A OMS prevê que mais casos de infecção irão surgir nos próximos dias, mas acredita que os números estão a descer. O primeiro caso confirmado foi identificado há cerca de um mês, num empresário de 68 anos, que contraíu o vúus após uma viagem ao Médio Oriente. O coronavírus identificado na Coreia do Sul é, efectivamente, o mesmo que desde 2012 já infectou cerca de 1000 pessoas no Médio Oriente e matou 454, e que não se verificaram “alterações significativas” na sua genética.

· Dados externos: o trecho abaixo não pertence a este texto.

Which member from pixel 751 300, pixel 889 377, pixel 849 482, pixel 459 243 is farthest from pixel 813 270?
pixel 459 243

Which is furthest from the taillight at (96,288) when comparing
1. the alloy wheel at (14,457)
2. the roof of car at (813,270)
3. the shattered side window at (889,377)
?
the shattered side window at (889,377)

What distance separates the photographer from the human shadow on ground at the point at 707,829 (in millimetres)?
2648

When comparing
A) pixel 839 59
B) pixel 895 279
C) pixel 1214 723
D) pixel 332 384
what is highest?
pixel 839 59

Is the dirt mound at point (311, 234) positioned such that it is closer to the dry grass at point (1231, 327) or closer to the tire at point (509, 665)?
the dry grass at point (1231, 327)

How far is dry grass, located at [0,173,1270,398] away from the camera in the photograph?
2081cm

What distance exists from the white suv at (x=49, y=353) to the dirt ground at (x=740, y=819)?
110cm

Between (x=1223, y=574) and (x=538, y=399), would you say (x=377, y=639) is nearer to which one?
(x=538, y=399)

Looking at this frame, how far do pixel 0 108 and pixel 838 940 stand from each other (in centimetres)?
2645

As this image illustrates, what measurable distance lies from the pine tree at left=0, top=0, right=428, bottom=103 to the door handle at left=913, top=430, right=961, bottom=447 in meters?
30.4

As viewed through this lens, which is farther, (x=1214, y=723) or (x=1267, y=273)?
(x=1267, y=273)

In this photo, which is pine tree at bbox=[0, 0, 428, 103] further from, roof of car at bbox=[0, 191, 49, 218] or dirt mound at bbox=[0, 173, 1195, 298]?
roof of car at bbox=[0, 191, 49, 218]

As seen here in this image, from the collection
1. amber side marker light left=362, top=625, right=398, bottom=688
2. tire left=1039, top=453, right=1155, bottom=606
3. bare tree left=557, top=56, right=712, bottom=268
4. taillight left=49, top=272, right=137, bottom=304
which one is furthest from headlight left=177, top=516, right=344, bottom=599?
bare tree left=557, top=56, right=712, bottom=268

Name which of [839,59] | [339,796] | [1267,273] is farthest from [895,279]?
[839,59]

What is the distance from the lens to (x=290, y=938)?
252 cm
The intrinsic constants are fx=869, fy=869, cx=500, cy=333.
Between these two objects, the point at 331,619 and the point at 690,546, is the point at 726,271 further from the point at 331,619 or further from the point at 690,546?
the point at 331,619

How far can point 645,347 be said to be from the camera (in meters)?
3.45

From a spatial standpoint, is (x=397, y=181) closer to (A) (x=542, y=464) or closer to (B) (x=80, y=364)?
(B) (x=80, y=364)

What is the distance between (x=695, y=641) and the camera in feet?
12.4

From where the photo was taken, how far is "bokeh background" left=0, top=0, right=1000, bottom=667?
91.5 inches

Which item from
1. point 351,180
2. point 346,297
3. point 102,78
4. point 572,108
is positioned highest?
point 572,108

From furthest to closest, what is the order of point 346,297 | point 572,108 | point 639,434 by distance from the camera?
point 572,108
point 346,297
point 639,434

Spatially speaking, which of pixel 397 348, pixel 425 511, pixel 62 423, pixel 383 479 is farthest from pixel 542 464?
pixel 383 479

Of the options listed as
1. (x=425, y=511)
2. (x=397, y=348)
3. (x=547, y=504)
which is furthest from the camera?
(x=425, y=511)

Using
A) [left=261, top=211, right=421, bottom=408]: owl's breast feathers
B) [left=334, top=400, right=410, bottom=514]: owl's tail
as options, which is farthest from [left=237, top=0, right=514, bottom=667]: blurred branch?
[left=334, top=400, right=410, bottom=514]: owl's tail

Ainda assim, o comunicado admite que ainda há “lacunas várias no conhecimento sobre a transmissão do vírus entre seres humanos”, incluindo o potencial de “contaminação ambiental”. Embora a doença não constitua uma “emergência global”, deve continuar a ser estudada e aprofundada.

A doença surgiu pela primeira vez em 2012, na Península Arábica, e o vírus que a provoca é semelhante ao que causou a síndrome respiratória aguda (SARS), em 2003.

Alemão com MERS morreu 
Um alemão de 65 anos morreu no início do mês, aparentemente devido a complicações motivadas por um cancro no pulmão. Mas segundo os médicos, o homem terá contraído o coronavírus MERS, numa viagem aos Emirados Árabes Unidos. A infecção piorou bastante o seu estado de saúde e acelerou o desenvolvimento do cancro.

O Ministério da Saúde alemão comunicou que mais de 200 pessoas, que estiveram em contacto com a vítima, foram testadas, mas não foi identificado mais nenhum caso de MERS. Qualquer probabilidade de contágio foi eficazmente prevenida, dizem as autoridades.

Segundo o The Guardian, este é o terceiro caso de MERS na Alemanha, depois de outras duas pessoas terem sido infectadas com o vírus, em 2012 e 2013, tendo uma delas morrido.